Firefox 3 Beta 2 in Rawhide

drago01 drago01 at gmail.com
Sun Dec 23 20:03:05 UTC 2007


On Dec 23, 2007 9:00 PM, drago01 <drago01 at gmail.com> wrote:
>
> On Dec 23, 2007 8:28 PM, Richi Plana <myfedora at richip.dhs.org> wrote:
> > On Sun, 2007-12-23 at 10:51 -0800, Andrew Farris wrote:
> > > The correct fix is to make firefox fallback on IPv4 if an IPv6 address fails
> > > (and yes I know that is more work).  In the meantime if it has an option to
> > > 'prefer IPv4' even if IPv6 is configured that might be fine, but I really don't
> > > think disabling it is a good option.
> > >
> > > We still probably should not be enabling the IPv6 address unless requested by
> > > the users (for which there is a very obvious UI option already right in the
> > > network configuration), but that is a broader discussion that has happened a few
> > > times before.
> >
> > A better fix (and one that other subsystems could use) is a program that
> > detects whether IPv6 will be a problem for the user and set a flag
> > somewhere global that programs can check or scripts can recognize and
> > thus set the defaults for programs like FF to enable or disable IPv6.
> > Cascade effect from a global config to a minor.
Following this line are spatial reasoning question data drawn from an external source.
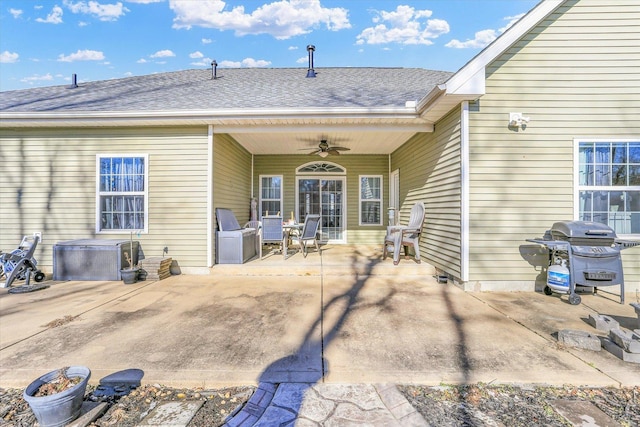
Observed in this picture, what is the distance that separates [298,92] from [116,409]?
5.70 metres

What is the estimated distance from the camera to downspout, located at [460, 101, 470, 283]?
423 centimetres

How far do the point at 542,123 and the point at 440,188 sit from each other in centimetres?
168

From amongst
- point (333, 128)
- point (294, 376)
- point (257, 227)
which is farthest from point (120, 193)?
point (294, 376)

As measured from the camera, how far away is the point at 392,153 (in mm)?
8000

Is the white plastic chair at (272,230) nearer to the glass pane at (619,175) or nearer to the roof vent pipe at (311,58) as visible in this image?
the roof vent pipe at (311,58)

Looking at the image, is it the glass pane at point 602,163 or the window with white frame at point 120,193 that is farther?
the window with white frame at point 120,193

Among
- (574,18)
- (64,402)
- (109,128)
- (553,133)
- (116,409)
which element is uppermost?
(574,18)

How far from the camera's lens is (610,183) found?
4.24 meters

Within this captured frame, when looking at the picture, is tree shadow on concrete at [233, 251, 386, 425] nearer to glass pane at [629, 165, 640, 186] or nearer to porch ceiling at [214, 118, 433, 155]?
porch ceiling at [214, 118, 433, 155]

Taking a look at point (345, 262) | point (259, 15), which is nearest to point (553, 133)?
point (345, 262)

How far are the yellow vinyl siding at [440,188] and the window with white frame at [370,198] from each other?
1.79 m

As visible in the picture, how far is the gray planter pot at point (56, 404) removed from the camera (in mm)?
1514

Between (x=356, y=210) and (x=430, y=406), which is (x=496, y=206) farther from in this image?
(x=356, y=210)

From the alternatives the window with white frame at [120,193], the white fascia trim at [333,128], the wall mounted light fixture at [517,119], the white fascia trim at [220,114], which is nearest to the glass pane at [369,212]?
the white fascia trim at [333,128]
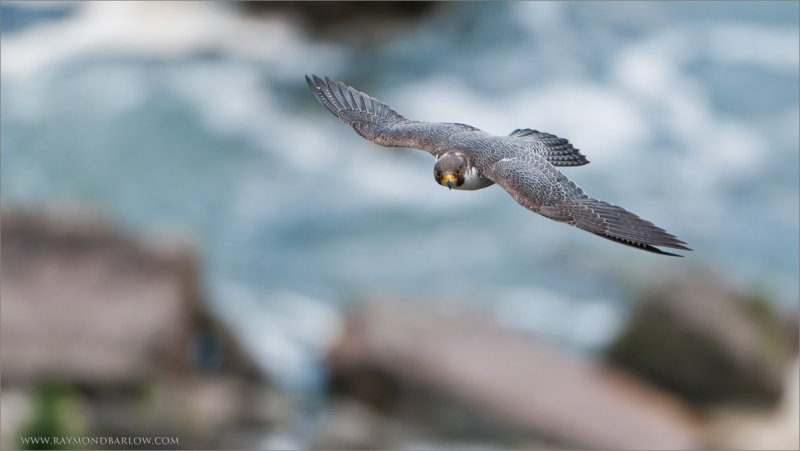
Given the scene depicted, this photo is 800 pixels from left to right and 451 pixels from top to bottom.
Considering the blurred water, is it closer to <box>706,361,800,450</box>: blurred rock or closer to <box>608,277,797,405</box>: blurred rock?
<box>608,277,797,405</box>: blurred rock

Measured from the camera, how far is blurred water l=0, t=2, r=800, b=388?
16828 mm

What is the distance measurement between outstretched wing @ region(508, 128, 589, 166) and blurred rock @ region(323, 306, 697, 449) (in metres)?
Answer: 6.39

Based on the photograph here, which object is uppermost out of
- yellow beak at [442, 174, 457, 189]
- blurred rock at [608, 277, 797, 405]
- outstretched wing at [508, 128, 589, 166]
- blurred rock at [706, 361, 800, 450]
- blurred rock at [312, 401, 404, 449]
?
blurred rock at [608, 277, 797, 405]

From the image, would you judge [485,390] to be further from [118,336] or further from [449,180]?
[449,180]

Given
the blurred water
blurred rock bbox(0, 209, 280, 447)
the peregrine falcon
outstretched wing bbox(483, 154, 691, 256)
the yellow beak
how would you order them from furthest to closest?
the blurred water → blurred rock bbox(0, 209, 280, 447) → the yellow beak → the peregrine falcon → outstretched wing bbox(483, 154, 691, 256)

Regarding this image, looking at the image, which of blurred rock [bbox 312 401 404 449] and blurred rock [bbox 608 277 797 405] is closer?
blurred rock [bbox 312 401 404 449]

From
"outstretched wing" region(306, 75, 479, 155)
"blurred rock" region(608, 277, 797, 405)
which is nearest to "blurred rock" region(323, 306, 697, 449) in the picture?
"blurred rock" region(608, 277, 797, 405)

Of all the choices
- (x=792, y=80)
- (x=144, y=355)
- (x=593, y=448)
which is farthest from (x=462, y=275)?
(x=792, y=80)

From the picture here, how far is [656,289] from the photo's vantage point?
1284cm

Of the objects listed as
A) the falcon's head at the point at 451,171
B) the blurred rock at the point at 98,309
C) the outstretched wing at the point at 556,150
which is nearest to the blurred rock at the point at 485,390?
the blurred rock at the point at 98,309

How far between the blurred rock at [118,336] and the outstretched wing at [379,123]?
5.80 metres

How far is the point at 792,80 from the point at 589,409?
461 inches

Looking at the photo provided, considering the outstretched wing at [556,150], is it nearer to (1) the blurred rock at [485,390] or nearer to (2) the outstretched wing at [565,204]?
(2) the outstretched wing at [565,204]

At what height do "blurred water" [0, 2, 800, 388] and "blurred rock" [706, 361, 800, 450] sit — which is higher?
"blurred water" [0, 2, 800, 388]
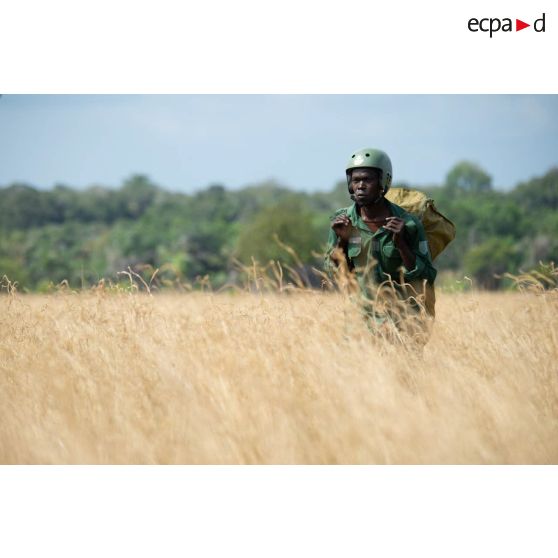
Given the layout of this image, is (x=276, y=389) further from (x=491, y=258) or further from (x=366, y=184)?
(x=491, y=258)

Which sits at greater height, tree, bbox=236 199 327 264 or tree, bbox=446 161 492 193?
tree, bbox=446 161 492 193

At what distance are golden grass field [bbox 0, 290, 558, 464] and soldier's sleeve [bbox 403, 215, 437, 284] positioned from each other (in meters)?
0.52

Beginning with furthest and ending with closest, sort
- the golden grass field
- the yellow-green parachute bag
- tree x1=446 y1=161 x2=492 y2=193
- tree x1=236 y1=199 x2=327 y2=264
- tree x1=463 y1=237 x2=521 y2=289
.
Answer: tree x1=446 y1=161 x2=492 y2=193 < tree x1=463 y1=237 x2=521 y2=289 < tree x1=236 y1=199 x2=327 y2=264 < the yellow-green parachute bag < the golden grass field

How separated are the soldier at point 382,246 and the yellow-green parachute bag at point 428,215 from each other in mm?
278

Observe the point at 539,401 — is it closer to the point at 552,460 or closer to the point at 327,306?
the point at 552,460

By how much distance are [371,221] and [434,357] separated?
1.04 meters

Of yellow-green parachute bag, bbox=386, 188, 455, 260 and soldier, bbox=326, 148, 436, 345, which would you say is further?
yellow-green parachute bag, bbox=386, 188, 455, 260

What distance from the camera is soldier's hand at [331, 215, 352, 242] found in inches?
198

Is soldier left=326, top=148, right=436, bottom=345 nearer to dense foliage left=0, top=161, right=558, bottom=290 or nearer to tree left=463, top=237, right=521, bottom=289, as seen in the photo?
dense foliage left=0, top=161, right=558, bottom=290

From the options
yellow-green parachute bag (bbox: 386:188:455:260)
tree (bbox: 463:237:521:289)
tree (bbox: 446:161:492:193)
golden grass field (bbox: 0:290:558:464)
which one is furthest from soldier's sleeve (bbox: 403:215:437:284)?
tree (bbox: 446:161:492:193)

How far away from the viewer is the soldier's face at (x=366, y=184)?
16.2 feet

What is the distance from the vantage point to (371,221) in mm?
5066

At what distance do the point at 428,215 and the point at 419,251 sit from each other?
53 cm

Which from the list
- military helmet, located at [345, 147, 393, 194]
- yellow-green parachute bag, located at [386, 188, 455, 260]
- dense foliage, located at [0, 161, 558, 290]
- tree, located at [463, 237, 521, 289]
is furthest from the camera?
tree, located at [463, 237, 521, 289]
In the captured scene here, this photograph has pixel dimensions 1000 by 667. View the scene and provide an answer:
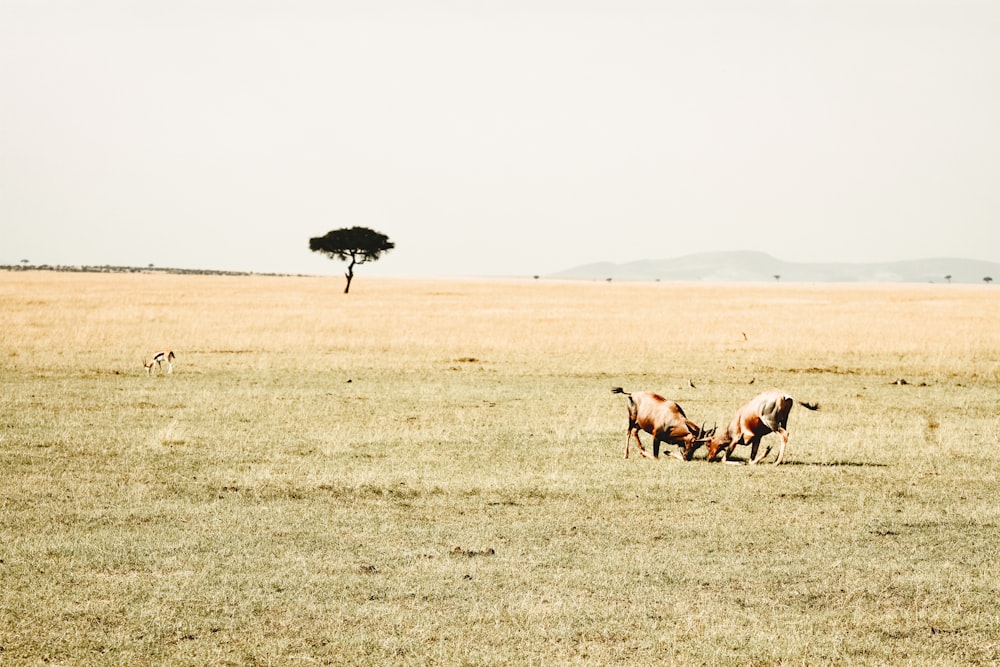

After all, if IPv6 isn't
> > enabled in the Network layer, then applications shouldn't either.
> >
> > It's an ugly solution for an ugly situation.
> >
> > As for not enabling IPv6 by default, you'll find by going back through
> > fedora-devel archives that you'll find just as many IPv6 proponents for
> > the sake of enabling new technologies as you'll find anti-IPv6 for the
> > sake of security/not-installing-unneeded-functionality/etc. Can o' worms
> > for you.
>
> I have no problem with ipv6 enabled by default as long as ipv4 only
> networks still work whit out requiring the user to change a hidden
> option.  (as it did until now).
>

one thing that I noticed:
ipv6 is NOT disabled in firefox 2 but it still works for me. So this
is a regression in firefox 3's ipv6/ipv4 handling.